Ungkap Penyalahgunaan Pupuk Bersubsidi Polda Kalimantan Tengah (Polda Kalteng) mengungkap kasus tindak pidana penyalahgunaan pupuk bersubsidi
tanpa izin di Kota Palangka Raya sebanyak 2,5 ton.
Pengungkapan ini menunjukkan komitmen kuat Polda Kalteng dalam menjaga distribusi pupuk bersubsidi agar tepat sasaran, khususnya untuk mendukung kebutuhan petani.
Direktur Reserse Kriminal Khusus (Dirreskrimsus) Polda Kalteng mengungkapkan bahwa pupuk bersubsidi yang disita diduga
akan dijual ke pihak lain dengan harga jauh lebih tinggi daripada harga yang ditetapkan pemerintah.
Ungkap Penyalahgunaan Pupuk Bersubsidi Kota Palangka Raya
Modus ini berpotensi merugikan petani kecil yang sangat bergantung pada pupuk bersubsidi untuk meningkatkan hasil panen mereka.
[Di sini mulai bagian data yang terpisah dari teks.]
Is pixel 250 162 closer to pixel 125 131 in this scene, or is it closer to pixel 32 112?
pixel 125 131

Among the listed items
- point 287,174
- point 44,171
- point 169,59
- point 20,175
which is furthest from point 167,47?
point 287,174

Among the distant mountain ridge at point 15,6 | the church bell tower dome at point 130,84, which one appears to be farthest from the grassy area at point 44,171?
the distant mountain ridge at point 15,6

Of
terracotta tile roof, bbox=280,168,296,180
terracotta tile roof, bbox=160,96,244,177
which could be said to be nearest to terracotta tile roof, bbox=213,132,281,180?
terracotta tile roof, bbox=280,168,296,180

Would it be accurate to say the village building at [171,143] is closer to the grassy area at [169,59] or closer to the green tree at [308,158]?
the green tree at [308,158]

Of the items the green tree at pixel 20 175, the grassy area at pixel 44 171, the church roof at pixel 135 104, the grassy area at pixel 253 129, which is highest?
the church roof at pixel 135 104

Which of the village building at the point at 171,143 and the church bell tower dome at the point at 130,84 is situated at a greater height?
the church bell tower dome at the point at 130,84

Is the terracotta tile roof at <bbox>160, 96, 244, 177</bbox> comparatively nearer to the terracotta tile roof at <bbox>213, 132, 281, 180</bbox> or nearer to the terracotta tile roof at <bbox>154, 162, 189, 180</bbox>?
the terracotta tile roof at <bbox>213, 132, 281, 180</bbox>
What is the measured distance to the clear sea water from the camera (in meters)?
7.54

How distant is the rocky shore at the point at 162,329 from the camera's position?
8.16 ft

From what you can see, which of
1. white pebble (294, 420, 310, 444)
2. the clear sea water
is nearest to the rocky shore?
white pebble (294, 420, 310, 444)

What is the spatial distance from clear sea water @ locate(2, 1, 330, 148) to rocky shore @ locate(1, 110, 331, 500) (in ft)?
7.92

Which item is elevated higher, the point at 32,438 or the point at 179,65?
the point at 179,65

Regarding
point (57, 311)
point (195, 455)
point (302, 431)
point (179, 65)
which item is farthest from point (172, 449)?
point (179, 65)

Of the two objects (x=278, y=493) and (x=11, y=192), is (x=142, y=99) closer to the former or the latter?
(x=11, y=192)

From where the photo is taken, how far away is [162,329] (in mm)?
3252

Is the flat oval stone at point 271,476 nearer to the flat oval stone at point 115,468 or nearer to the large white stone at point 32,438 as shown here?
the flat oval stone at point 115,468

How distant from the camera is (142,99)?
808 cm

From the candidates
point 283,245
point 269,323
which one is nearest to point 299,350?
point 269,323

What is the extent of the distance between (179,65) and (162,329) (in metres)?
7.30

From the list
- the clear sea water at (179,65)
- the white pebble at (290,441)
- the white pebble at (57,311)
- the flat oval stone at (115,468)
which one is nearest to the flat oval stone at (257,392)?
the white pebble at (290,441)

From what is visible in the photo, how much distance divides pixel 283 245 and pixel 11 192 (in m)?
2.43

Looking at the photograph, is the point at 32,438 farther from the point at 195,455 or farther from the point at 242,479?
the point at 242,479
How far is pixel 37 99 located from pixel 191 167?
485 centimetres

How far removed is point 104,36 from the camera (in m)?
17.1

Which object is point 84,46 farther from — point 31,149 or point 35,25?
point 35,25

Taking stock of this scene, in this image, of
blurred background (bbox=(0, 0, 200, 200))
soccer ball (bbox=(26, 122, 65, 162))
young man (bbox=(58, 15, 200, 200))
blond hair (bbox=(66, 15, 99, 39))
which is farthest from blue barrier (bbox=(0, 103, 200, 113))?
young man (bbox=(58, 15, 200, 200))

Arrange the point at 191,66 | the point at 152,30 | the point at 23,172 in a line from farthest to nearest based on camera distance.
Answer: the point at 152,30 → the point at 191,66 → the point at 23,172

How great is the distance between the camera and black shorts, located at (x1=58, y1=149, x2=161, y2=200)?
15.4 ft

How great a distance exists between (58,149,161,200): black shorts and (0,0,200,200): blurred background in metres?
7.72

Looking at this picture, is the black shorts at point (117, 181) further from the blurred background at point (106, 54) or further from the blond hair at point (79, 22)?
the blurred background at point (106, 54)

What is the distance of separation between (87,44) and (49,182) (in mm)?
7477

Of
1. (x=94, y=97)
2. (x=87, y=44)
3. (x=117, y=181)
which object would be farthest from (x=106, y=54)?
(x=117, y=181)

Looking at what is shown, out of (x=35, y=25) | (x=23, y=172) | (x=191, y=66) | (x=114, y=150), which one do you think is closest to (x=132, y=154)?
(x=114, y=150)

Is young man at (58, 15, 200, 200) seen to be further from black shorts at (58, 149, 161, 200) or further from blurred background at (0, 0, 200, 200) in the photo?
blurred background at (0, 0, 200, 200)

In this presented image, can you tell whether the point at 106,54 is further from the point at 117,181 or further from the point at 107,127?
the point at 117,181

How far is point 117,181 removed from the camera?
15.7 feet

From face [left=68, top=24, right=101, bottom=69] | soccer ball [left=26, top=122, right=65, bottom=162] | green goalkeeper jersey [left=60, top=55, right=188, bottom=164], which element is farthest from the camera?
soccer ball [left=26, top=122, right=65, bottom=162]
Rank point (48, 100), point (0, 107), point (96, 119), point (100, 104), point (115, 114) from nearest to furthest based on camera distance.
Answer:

Penyelidikan awal mengungkap bahwa oknum yang terlibat memanfaatkan kelangkaan pupuk di pasaran untuk mengambil keuntungan pribadi.
“Pengungkapan kasus ini berawal dari laporan masyarakat terkait adanya penjualan pupuk bersubsidi jenis NPK Phonska di media sosial Facebook melalui Marketplace,” kata Erlan.
Dia juga menuturkan, dalam menjalankan aksinya itu pelaku membeli pupuk bersubsidi jenis NPK Phonska yang tidak terdaftar dalam sistem elektronik rencana definitif kebutuhan kelompok tani
di Kabupaten Kapuas, untuk selanjutnya akan dijual di Kota Palangka Raya, dengan metode pembeli datang ke rumah RA.
Dirinya juga menyebut, dengan dilakukannya tindakan ini merupakan bukti keseriusan Polda Kalteng dalam mendukung program Presiden RI Prabowo Subianto
yang menekankan pentingnya jaminan ketersediaan pupuk untuk mewujudkan ketahanan pangan nasional.
“Kami menegaskan akan terus melakukan pengawasan ketat terhadap distribusi pupuk bersubsidi agar benar-benar sampai ke tangan petani.
Barang bukti berupa 50 karung pupuk bersubsidi dengan total berat 2,5 ton kini telah diamankan Selain itu, petugas juga berhasil menangkap dua tersangka yang diduga terlibat dalam kasus ini.
Petugas berhasil mengamankan satu unit mobil jenis pikap, satu nota pembelian pupuk yang dikeluarkan UD Avisa Tani.
“Untuk mempertanggungjawabkan perbuatannya pelaku akan disangkutkan dengan Pasal 6 Ayat 1 Undang-Undang Darurat Nomor 7 Tahun 1955, dengan hukuman penjara paling lama dua tahun dan denda sebesar Rp100 juta,” demikian Eddy.